# [TASK OBJECTIVE]
Would you return all of this data exactly, leaving nothing out?

(Items from a data source)
::::::::
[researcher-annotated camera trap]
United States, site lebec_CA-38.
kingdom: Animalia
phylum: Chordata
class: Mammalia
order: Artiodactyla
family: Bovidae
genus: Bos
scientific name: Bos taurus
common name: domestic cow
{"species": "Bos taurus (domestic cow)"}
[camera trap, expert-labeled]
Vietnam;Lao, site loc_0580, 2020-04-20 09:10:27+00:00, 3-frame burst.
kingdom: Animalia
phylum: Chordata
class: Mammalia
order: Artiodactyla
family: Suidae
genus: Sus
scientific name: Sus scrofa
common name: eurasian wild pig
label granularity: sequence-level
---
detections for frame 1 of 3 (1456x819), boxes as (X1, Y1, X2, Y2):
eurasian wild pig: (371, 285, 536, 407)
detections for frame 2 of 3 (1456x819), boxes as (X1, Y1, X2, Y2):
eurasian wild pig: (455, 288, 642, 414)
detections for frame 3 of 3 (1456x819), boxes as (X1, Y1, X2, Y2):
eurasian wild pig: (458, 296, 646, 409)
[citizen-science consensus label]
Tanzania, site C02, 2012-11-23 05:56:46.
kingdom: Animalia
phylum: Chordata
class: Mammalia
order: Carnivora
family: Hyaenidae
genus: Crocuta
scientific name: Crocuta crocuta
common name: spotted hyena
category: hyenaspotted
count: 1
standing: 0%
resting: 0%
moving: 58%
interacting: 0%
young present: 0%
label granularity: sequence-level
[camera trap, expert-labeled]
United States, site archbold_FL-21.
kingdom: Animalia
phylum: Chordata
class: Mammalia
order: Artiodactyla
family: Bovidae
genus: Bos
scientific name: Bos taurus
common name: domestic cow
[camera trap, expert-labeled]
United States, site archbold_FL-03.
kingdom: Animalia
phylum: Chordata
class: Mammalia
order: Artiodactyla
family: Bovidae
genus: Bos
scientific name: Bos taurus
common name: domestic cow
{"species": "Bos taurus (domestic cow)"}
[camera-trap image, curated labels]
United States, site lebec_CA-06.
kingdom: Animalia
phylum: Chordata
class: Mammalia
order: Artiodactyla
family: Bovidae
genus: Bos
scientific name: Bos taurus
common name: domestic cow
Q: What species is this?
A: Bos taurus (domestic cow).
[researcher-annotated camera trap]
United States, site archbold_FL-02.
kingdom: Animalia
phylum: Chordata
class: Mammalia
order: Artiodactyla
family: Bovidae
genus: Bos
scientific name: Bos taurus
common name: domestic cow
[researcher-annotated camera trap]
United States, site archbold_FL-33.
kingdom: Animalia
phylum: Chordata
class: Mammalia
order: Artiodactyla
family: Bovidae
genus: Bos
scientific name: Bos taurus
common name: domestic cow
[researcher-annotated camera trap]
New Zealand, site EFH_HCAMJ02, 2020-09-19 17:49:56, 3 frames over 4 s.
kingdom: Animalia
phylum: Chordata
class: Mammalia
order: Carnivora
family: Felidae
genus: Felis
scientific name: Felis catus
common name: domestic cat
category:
::::::::
# [FINISHED EXERCISE]
[researcher-annotated camera trap]
United States, site lebec_CA-38.
kingdom: Animalia
phylum: Chordata
class: Mammalia
order: Artiodactyla
family: Bovidae
genus: Bos
scientific name: Bos taurus
common name: domestic cow
{"species": "Bos taurus (domestic cow)"}
[camera trap, expert-labeled]
Vietnam;Lao, site loc_0580, 2020-04-20 09:10:27+00:00, 3-frame burst.
kingdom: Animalia
phylum: Chordata
class: Mammalia
order: Artiodactyla
family: Suidae
genus: Sus
scientific name: Sus scrofa
common name: eurasian wild pig
label granularity: sequence-level
---
detections for frame 1 of 3 (1456x819), boxes as (X1, Y1, X2, Y2):
eurasian wild pig: (371, 285, 536, 407)
detections for frame 2 of 3 (1456x819), boxes as (X1, Y1, X2, Y2):
eurasian wild pig: (455, 288, 642, 414)
detections for frame 3 of 3 (1456x819), boxes as (X1, Y1, X2, Y2):
eurasian wild pig: (458, 296, 646, 409)
[citizen-science consensus label]
Tanzania, site C02, 2012-11-23 05:56:46.
kingdom: Animalia
phylum: Chordata
class: Mammalia
order: Carnivora
family: Hyaenidae
genus: Crocuta
scientific name: Crocuta crocuta
common name: spotted hyena
category: hyenaspotted
count: 1
standing: 0%
resting: 0%
moving: 58%
interacting: 0%
young present: 0%
label granularity: sequence-level
[camera trap, expert-labeled]
United States, site archbold_FL-21.
kingdom: Animalia
phylum: Chordata
class: Mammalia
order: Artiodactyla
family: Bovidae
genus: Bos
scientific name: Bos taurus
common name: domestic cow
[camera trap, expert-labeled]
United States, site archbold_FL-03.
kingdom: Animalia
phylum: Chordata
class: Mammalia
order: Artiodactyla
family: Bovidae
genus: Bos
scientific name: Bos taurus
common name: domestic cow
{"species": "Bos taurus (domestic cow)"}
[camera-trap image, curated labels]
United States, site lebec_CA-06.
kingdom: Animalia
phylum: Chordata
class: Mammalia
order: Artiodactyla
family: Bovidae
genus: Bos
scientific name: Bos taurus
common name: domestic cow
Q: What species is this?
A: Bos taurus (domestic cow).
[researcher-annotated camera trap]
United States, site archbold_FL-02.
kingdom: Animalia
phylum: Chordata
class: Mammalia
order: Artiodactyla
family: Bovidae
genus: Bos
scientific name: Bos taurus
common name: domestic cow
[researcher-annotated camera trap]
United States, site archbold_FL-33.
kingdom: Animalia
phylum: Chordata
class: Mammalia
order: Artiodactyla
family: Bovidae
genus: Bos
scientific name: Bos taurus
common name: domestic cow
[researcher-annotated camera trap]
New Zealand, site EFH_HCAMJ02, 2020-09-19 17:49:56, 3 frames over 4 s.
kingdom: Animalia
phylum: Chordata
class: Mammalia
order: Carnivora
family: Felidae
genus: Felis
scientific name: Felis catus
common name: domestic cat
category:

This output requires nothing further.